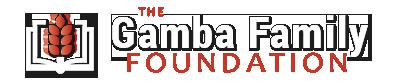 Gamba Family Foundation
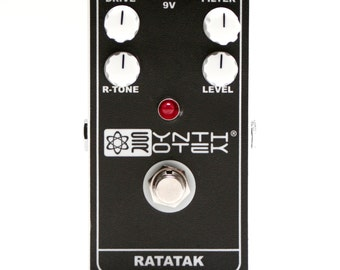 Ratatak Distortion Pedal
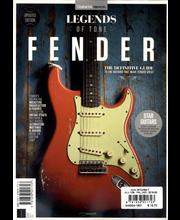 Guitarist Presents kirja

==

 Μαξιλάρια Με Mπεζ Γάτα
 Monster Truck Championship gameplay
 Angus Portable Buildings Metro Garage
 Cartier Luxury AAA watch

**ASSIGNED TASK**
Given the records above, reproduce precisely and only the lines between the line holding "Μαξιλάρια Με Mπεζ Γάτα" and the line holding "Cartier Luxury AAA watch", inclusive.

**ANSWER SPACE**
 Μαξιλάρια Με Mπεζ Γάτα
 Monster Truck Championship gameplay
 Angus Portable Buildings Metro Garage
 Cartier Luxury AAA watch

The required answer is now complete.